Love and losing things.

One Art – Elizabeth Bishop

The art of losing isn’t hard to master;

so many things seem filled with the intent

to be lost that their loss is no disaster.

Lose something every day. Accept the fluster

of lost door keys, the hour badly spent.

The art of losing isn’t hard to master.

Then practice losing farther, losing faster:

places, and names, and where it was you meant

to travel. None of these will bring disaster.

I lost my mother’s watch. And look! my last, or

next-to-last, of three loved houses went.

The art of losing isn’t hard to master.

I lost two cities, lovely ones. And, vaster,

some realms I owned, two rivers, a continent.

I miss them, but it wasn’t a disaster.

—Even losing you (the joking voice, a gesture

I love) I shan’t have lied. It’s evident

the art of losing’s not too hard to master

though it may look like (Write it!) like disaster.

We are – fixing slightly broken xboxes. I think we’ve never had one in the house before (right Vince?).

Getting CBD gummies for a good night’s sleep.

Finding knives during decluttering that we have no idea their provenance.
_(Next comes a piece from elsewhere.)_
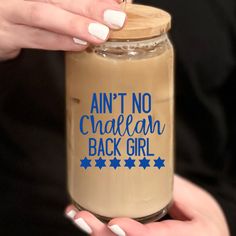 a woman holding a jar of coffee with blue writing on it that says,'ain't no chafeean back girl '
Edda school, for a long time, tried to get her exposure to “job skills”, but somehow I always thought this was a little strange. Edda is going to live her best life and be “a lady of leisure” when she graduates from high school and I mentioned that to her team and somehow they ran with it and now instead of going to a warehouse to shred paper (or maybe in addition) or to sell balloons to classmates, they are going out to eat. Silver diner yesterday and tacos today. This is the life I want for Edda, to do fun things with her friends and see new places.